4. Some believe that missionaries are a thing of the past and that instead of going to far-flung places, they should stay at home, where priestly and religious vocations are also needed. What would you say to them?
As long as there is evangelization, there is a role for missionaries. We tend to think of missionaries as still coming from the West. Practically all of us had an Irish or Italian missionary priest or sister who ministered to us at one time or another. However, the truth is that missionaries have not come from the West for some time now. They are more likely to come from Africa or Asia. The areas that need missionaries are also changing. Often we see that it is the West that needs the missionaries. In fact, The Pontifical Mission Societies, for years now, have been supporting Churches which are the training grounds for future missionaries. All the more reason to support their work!
5. Can you share with us concrete examples of how the prayer and financial help of Catholics from the United States and beyond can impact the lives of Catholics- and those who have yet to hear about Christ – in the countries where you have served?
Prayers are so needed. It was very obvious to us in recent years that people were praying for us. This area is still very affected by HIV/AIDS. Funding from agencies such as PMS helps us to address issues related to this pandemic, such as education and prevention ethically and holistically. As the whole world knows, Southern Africa had terrible challenges during the COVID-19 pandemic, and we are certain that those praying for us helped us make it through that most difficult period. The finical support of the PMS was indispensable. If it were not for the PMS, some dioceses would have failed economically. Also, the charity of so many made it possible for us to feed numerous families and especially children who are still at risk. When schools closed, many children who depended on school meals were left without food. The generous contribution of others allowed us to ensure they were fed. These are just a few examples. There are hundreds more examples I could give.

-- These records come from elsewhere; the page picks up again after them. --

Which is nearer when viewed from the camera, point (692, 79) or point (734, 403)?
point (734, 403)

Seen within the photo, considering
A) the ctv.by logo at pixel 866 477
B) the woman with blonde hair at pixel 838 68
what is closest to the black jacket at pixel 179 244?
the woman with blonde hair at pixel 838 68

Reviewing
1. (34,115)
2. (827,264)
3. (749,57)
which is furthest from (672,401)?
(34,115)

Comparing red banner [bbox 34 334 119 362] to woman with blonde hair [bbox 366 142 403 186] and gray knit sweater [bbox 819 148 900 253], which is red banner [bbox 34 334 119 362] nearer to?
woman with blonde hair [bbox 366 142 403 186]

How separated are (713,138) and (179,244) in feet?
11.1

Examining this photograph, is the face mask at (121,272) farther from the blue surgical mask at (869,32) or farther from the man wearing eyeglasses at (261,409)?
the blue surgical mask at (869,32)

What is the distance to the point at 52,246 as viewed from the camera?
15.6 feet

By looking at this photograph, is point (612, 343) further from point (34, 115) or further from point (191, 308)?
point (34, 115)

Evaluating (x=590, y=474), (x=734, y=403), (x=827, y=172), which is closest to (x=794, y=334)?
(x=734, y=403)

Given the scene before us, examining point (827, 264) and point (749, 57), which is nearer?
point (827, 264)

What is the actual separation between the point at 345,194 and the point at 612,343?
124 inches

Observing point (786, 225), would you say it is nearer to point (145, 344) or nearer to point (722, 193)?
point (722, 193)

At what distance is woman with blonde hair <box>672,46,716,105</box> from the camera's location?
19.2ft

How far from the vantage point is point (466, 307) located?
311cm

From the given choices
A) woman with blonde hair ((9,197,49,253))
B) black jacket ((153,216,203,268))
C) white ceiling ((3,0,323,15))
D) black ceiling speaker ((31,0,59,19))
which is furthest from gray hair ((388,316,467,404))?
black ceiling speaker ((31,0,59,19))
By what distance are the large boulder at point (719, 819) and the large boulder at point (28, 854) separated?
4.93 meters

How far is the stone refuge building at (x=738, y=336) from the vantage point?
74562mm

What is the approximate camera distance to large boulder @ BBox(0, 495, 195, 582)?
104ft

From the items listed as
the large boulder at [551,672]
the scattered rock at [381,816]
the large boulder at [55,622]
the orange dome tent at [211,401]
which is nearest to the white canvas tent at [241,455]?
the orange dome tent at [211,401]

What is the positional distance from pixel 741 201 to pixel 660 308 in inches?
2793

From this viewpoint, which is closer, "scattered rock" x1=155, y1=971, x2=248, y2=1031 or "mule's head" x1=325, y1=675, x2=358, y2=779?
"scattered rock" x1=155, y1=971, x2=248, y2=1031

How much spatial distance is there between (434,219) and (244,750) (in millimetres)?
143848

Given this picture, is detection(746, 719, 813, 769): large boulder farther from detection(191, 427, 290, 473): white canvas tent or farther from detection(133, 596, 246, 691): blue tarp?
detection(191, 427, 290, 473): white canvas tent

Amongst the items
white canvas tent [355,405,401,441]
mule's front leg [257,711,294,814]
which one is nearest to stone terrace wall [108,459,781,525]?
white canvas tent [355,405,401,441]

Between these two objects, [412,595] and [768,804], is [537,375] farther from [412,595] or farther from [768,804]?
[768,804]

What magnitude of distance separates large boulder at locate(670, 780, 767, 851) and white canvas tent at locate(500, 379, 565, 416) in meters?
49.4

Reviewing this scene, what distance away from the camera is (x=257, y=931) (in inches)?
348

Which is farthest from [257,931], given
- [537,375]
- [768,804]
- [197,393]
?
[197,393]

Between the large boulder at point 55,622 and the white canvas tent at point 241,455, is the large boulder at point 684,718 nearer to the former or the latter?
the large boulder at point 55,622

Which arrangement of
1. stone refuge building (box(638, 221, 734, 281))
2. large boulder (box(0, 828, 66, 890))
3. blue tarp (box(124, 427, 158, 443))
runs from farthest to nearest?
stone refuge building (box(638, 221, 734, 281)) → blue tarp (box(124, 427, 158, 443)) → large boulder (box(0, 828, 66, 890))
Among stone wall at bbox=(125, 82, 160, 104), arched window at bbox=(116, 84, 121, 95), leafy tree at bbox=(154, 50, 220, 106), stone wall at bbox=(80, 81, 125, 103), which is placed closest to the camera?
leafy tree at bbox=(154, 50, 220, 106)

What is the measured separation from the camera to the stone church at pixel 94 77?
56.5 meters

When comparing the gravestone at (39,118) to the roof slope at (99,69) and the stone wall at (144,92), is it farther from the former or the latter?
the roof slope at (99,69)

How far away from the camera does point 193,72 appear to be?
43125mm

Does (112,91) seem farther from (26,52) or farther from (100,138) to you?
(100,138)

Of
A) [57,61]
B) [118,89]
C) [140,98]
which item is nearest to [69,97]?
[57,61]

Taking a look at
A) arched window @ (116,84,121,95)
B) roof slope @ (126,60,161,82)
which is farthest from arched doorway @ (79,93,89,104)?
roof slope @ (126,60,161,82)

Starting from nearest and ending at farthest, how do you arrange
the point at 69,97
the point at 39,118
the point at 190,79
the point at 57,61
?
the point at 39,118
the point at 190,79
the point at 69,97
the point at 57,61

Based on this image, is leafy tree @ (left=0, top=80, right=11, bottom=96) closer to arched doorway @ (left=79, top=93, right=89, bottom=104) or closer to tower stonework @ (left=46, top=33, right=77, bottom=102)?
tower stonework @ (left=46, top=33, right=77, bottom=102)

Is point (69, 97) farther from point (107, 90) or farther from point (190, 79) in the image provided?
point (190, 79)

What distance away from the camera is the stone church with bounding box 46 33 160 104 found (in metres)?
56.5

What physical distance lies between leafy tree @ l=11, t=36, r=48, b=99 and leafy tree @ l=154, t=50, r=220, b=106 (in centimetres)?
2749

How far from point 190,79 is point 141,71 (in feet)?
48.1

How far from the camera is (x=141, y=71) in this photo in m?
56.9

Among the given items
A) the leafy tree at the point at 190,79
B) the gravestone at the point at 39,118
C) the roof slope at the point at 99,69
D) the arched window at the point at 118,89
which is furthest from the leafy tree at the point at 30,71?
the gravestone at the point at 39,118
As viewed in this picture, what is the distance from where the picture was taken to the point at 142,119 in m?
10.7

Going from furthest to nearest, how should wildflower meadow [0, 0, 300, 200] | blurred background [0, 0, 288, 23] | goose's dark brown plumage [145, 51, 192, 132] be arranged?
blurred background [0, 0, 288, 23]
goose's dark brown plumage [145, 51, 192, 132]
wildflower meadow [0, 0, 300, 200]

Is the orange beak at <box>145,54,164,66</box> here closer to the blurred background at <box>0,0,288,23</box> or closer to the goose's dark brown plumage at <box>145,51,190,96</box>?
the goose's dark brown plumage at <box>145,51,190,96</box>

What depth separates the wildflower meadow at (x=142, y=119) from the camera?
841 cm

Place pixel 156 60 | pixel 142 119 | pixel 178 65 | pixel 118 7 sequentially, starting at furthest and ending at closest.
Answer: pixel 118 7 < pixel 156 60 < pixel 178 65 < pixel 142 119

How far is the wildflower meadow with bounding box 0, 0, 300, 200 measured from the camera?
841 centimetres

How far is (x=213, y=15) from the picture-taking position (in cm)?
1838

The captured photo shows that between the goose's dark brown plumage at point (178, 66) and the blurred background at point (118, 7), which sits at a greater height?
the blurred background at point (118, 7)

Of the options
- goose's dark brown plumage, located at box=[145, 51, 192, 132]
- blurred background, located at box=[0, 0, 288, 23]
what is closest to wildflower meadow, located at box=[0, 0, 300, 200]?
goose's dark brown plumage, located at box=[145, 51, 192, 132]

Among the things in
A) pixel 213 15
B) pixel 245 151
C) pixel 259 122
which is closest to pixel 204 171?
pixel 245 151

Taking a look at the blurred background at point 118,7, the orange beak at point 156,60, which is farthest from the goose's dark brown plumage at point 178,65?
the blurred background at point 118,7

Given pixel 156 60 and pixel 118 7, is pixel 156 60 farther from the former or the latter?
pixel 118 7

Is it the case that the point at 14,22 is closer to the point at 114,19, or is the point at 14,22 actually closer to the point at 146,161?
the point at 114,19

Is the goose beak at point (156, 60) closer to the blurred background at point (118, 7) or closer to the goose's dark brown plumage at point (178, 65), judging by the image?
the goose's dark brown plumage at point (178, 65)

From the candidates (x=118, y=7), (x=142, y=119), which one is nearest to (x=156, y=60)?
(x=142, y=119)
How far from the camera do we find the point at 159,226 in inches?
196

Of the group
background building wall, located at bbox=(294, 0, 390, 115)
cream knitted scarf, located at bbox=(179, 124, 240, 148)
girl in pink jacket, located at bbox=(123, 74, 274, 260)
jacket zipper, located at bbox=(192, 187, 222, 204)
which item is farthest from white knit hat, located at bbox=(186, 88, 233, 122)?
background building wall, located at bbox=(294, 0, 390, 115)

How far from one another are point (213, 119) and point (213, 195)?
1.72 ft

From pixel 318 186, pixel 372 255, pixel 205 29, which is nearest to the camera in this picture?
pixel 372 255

6. If you had to encourage a member of your family or your friends to support The Pontifical Mission Societies, what would you say to them?
Well, I am lucky. I come from a local Church constantly supported by the Home Missions. We grew up with missionary priests and Sisters and most of our Churches, schools, etc. were assisted by the Home Missions. We understand what it is to be a missionary Church and how the assistance we received helped our Catholic community become what it is today. We can never underestimate what a prayer or even a small offering can do. When you think that in some areas in this region, we can feed a child for 28 cents per meal, you can clearly see that even a small contribution can go a long way. The generosity of others has so blessed us. There is something very beautiful, very Catholic, about paying it forward.